I decided a few years back I was going to figure out a way to remember the difference between Slovenia and Slovakia. Not, ya know, deeply — just a surface level understanding so I wouldn’t confuse them in conversation or bar trivia. Perhaps one day I’ll get a deeper understanding if I visit them. An Eastern European trip isn’t totally out of the question for me. After all, both Slovenia and Slovakia border Hungary, where all four of my grandparents were born — and where the current anti-Semitism level is right around the European average of “strong to quite strong.” Book your tickets now!
Here are the two stupid, basic tricks I use to remember the difference between Slovenia and Slovakia. Which are also, perhaps, an odd insight into how my brain works.
1 | “Slovakia” is the end of the word “Czechoslovakia”
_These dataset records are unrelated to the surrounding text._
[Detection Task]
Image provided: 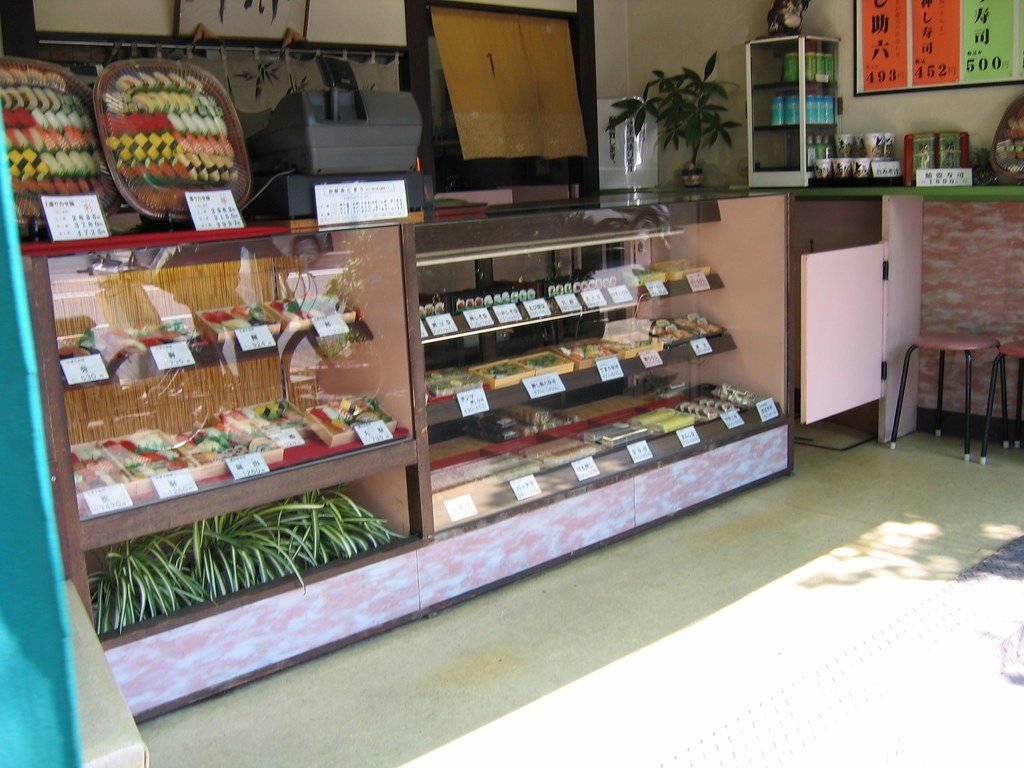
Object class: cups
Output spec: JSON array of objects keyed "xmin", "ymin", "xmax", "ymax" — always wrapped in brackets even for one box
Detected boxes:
[
  {"xmin": 854, "ymin": 134, "xmax": 865, "ymax": 156},
  {"xmin": 865, "ymin": 133, "xmax": 884, "ymax": 157},
  {"xmin": 852, "ymin": 157, "xmax": 872, "ymax": 179},
  {"xmin": 835, "ymin": 134, "xmax": 854, "ymax": 157},
  {"xmin": 883, "ymin": 132, "xmax": 896, "ymax": 160},
  {"xmin": 813, "ymin": 159, "xmax": 832, "ymax": 178},
  {"xmin": 833, "ymin": 157, "xmax": 852, "ymax": 178}
]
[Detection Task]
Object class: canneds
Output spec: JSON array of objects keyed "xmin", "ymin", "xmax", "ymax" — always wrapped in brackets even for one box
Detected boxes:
[{"xmin": 771, "ymin": 50, "xmax": 834, "ymax": 124}]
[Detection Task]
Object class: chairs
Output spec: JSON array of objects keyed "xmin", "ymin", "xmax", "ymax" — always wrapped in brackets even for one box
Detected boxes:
[
  {"xmin": 889, "ymin": 336, "xmax": 1000, "ymax": 461},
  {"xmin": 979, "ymin": 338, "xmax": 1024, "ymax": 464}
]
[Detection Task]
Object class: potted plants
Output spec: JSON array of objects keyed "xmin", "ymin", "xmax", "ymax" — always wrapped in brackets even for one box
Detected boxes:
[{"xmin": 605, "ymin": 49, "xmax": 741, "ymax": 190}]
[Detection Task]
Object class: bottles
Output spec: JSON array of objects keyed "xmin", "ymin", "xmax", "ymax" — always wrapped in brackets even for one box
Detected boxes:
[
  {"xmin": 807, "ymin": 135, "xmax": 814, "ymax": 169},
  {"xmin": 823, "ymin": 136, "xmax": 834, "ymax": 158},
  {"xmin": 814, "ymin": 135, "xmax": 824, "ymax": 159}
]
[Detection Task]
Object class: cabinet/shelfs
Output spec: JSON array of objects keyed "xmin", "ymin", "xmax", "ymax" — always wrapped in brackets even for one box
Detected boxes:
[
  {"xmin": 744, "ymin": 32, "xmax": 842, "ymax": 188},
  {"xmin": 16, "ymin": 193, "xmax": 791, "ymax": 723}
]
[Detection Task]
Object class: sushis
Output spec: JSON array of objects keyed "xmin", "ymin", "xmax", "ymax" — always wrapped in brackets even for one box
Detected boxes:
[
  {"xmin": 418, "ymin": 273, "xmax": 739, "ymax": 423},
  {"xmin": 0, "ymin": 68, "xmax": 241, "ymax": 222},
  {"xmin": 62, "ymin": 298, "xmax": 388, "ymax": 490}
]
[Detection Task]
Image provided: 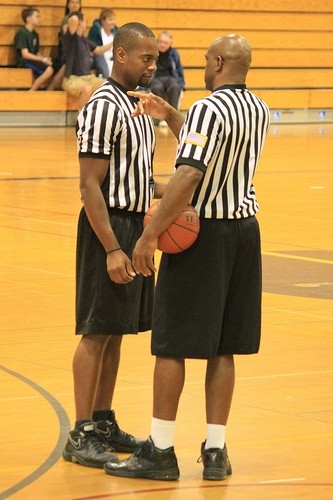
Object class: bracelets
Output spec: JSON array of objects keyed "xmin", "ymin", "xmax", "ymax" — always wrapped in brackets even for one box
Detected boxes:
[
  {"xmin": 43, "ymin": 56, "xmax": 48, "ymax": 63},
  {"xmin": 105, "ymin": 246, "xmax": 122, "ymax": 257}
]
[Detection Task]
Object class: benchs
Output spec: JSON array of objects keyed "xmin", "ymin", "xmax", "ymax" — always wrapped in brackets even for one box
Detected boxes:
[{"xmin": 0, "ymin": 0, "xmax": 332, "ymax": 127}]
I know Slovenia and Slovakia were formerly parts of Czechoslovakia and Yugoslavia. When Czechoslovakia split on January 1, 1993, they really just split the word in half. The Czech Republic went one direction, Slovakia went the other direction. That helps me remember the geography of Slovakia — I know it’s next to the Czech Republic, not one of the former pieces of Yugoslavia. Slovenia isn’t as conveniently named after the country it sprung from, but process of elimination reminds me it was a part of Yugoslavia.
2 | When in doubt, it’s Slovakia
Slovakia is a larger country in every way — more than double the size, more than double the population. It has the better-known capital city (Bratislava vs. Ljubljana). Any dumb American movie set in one of the two was set in Slovakia, not Slovenia. (Eurotrip and Hostel spring to mind.) If you were going to wind up visiting one, it’s probably going to be Slovakia.
Suffixes and Eurotrip. That’s all it takes.